Now They’re moving the Goalpost Every indication is that a final text of Iraq’s permanent constitution just won’t be reported out of the drafting committee in time to have parliament vote on…
Now They’re moving the Goalpost
Every indication is that a final text of Iraq’s permanent constitution just won’t be reported out of the drafting committee in time to have parliament vote on it on Monday. Now Iraqi politicians are talking about having parliament amend the interim constitution to allow a delay of say, two weeks. In fact, according to the Transitional Administrative Law, if the committee did not ask for an extension by August 1 (which it was pressured not to do by the Bush administration); and if the parliament did not approve the new constitution by August 15; then parliament should be dissolved.
61 (G) If the National Assembly does not complete writing the draft permanent constitution by 15 August 2005 and does not request extension of the deadline in Article 61(F) above, the provisions of Article 61(E), above, shall be applied. ‘
So what does 61 (E) say?
‘ If the referendum rejects the draft permanent constitution, the National Assembly shall be dissolved. Elections for a new National Assembly shall be held no later than 15 December 2005. The new National Assembly and new Iraqi Transitional Government shall then assume office no later than 31 December 2005, and shall continue to operate under this Law, except that the final deadlines for preparing a new draft may be changed to make it possible to draft a permanent constitution within a period not to exceed one year. The new National Assembly shall be entrusted with writing another draft permanent constitution. ‘
The language about changing the final deadline refers to the period after new elections, not before.
Thus, according to the existing interim constitution, the plan of extending the deadline at this late date is clearly unconstitutional, and parliament should instead be dissolved and new elections held. (They have to be held no later than December, but could be held, e.g., in September or October in principle).
In fact, holding new elections will require another lockdown of the whole country, perhaps the addition of a division or 20,000 American troops to what is there now, another 3-day curfew on all vehicle traffic, and all the logistics these steps would entail. In other words, even if they interim constitution was followed, new elections probably could not be held before November at the earliest.
In the meantime, with no parliament Ibrahim Jaafari and his Shiite-dominated cabinet would become an executive unchecked by a legislature, and so a sort of elected dictatorship (there is no supreme court yet) for two to four months.

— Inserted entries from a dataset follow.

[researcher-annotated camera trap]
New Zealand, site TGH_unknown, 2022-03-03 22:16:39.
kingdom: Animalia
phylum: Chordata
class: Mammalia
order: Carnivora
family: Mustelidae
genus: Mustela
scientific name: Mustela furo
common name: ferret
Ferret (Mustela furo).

It is not clear that the Iraqi public would have the heart for these new polls, since the last ones only produced deadlock. (People kept asking me why I wasn’t more enthusiastic about Jan. 30 at the time. It was because I knew the system had been set up so that the Sunni Arabs would probably be excluded and the Shiite religious parties would do very well, and both developments seemed to me harbingers of doom.)
We may well be watching the point at which the interim constitution begins being abandoned even in the absence of a new one, the point at which party politics and the interests of indigenous politicians overpower the technocratic dreams of the American political authority of 2003-2004. Paul Bremer had to slip out of Iraq in the middle of the night, and now his constitution may be making the same undignified exit.

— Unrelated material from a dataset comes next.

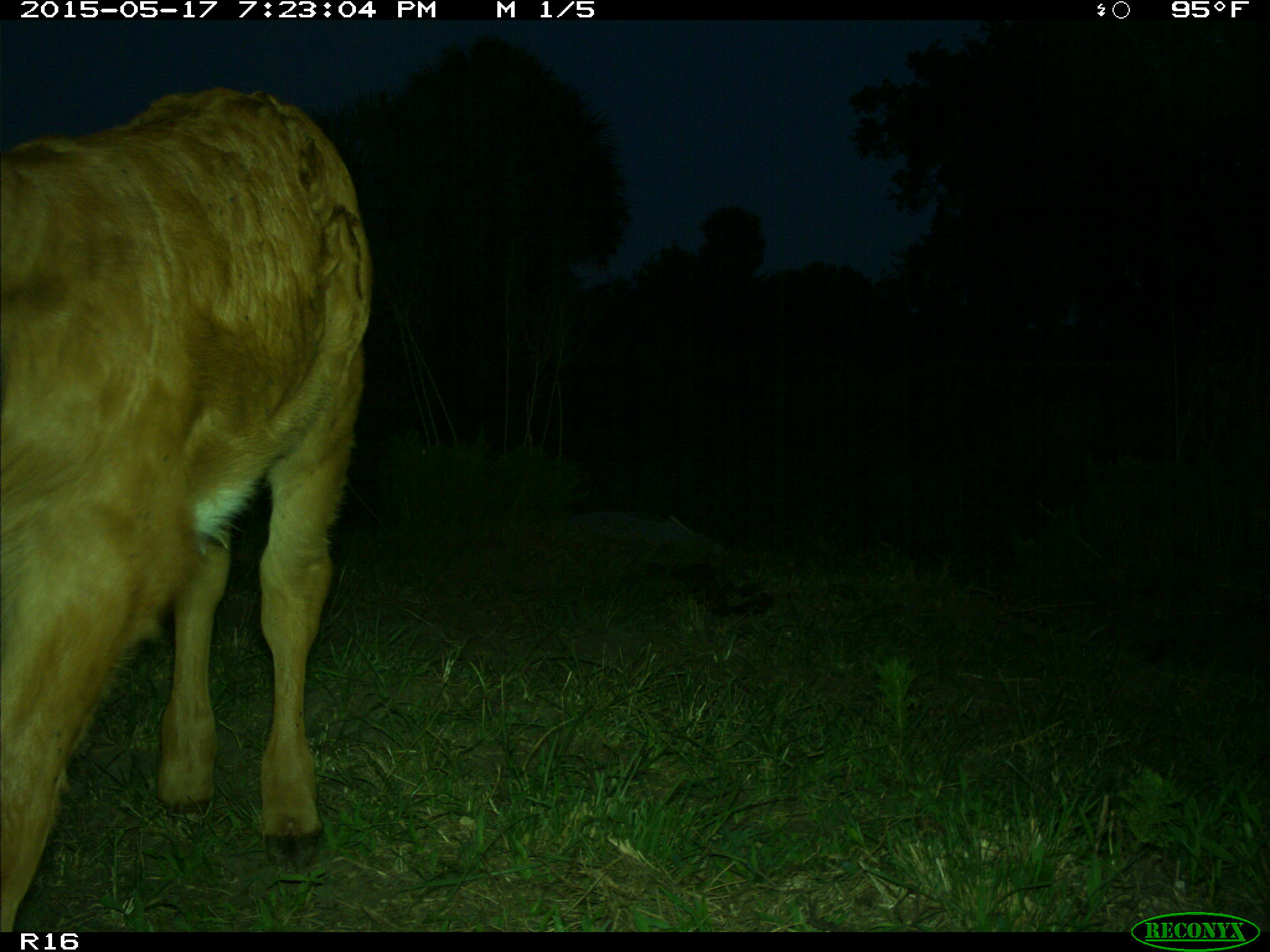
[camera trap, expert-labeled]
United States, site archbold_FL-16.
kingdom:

Even if all this is somehow retrieved, the constitution could still be rejected in the referendum, and the Sunni Arab guerrilla movement is likely to go on anyway. Already Monday morning the wire services were reporting 9 killed in various places by guerrilla violence.
Allegations were also made Monday that the Iraqi government is guilty of torture, in contravention of the interim constitution and also of the draft of the permanent one.

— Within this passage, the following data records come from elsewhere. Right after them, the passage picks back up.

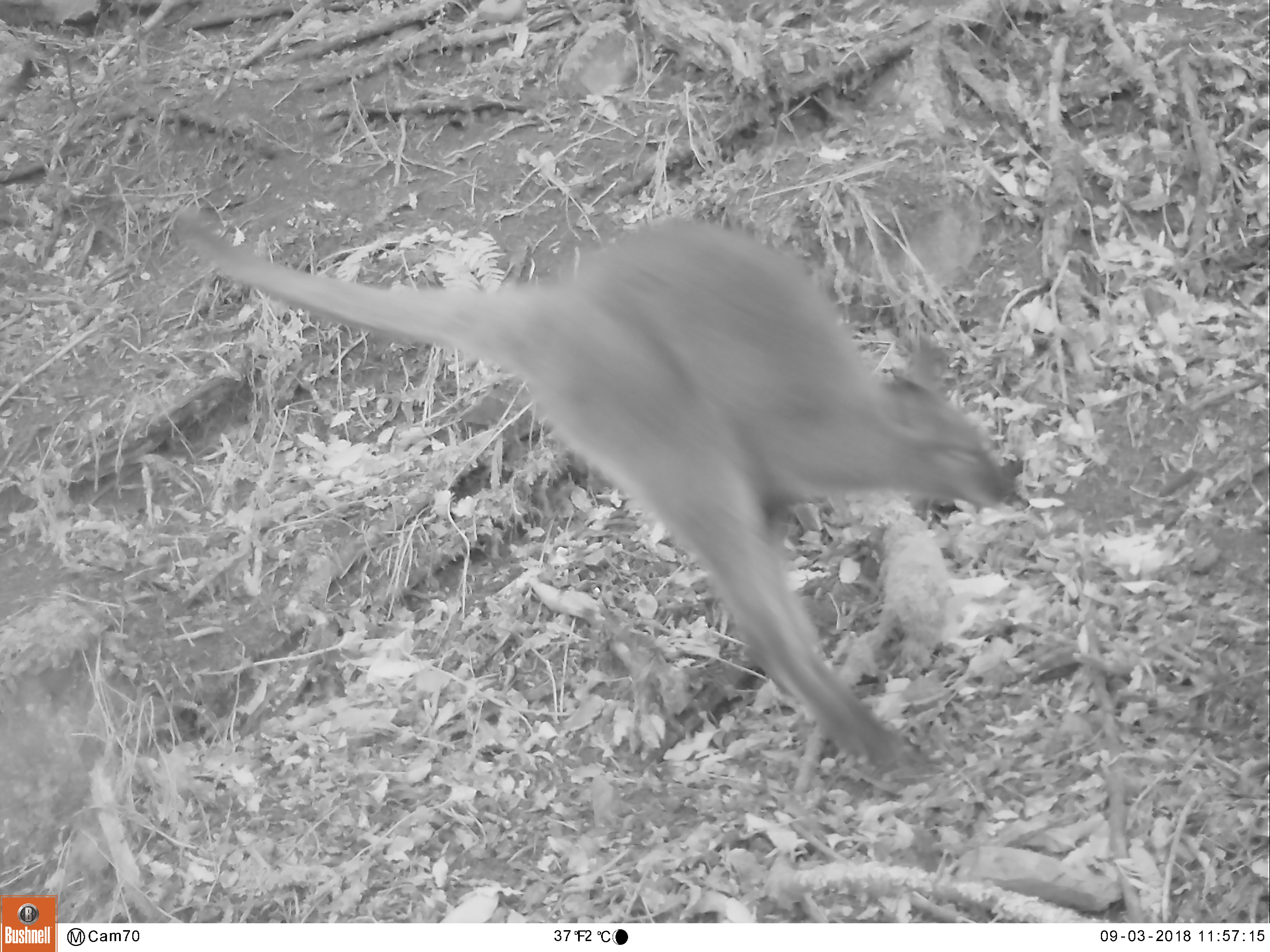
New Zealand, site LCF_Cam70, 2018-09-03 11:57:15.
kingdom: Animalia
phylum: Chordata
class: Mammalia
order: Diprotodontia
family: Macropodidae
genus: Notamacropus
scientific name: Notamacropus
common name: wallaby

The real question isn’t the constitution. The real question is actual, concrete politics. How do you keep the Kurds in without giving away the north? How do you bring the Sunni Arabs back in to ordinary politics? How do you satisfy the Shiites without implementing Islamic law as the law of the land? Those aren’t even necessarily constitutional problems (Nigeria wrestles with similar issues every day, just in the framework of provincial statute). They are political ones. Resolving them requires compromises that the major political forces seem unwilling to make. It looks, in fact, like Nigeria circa 1966 (google Biafra).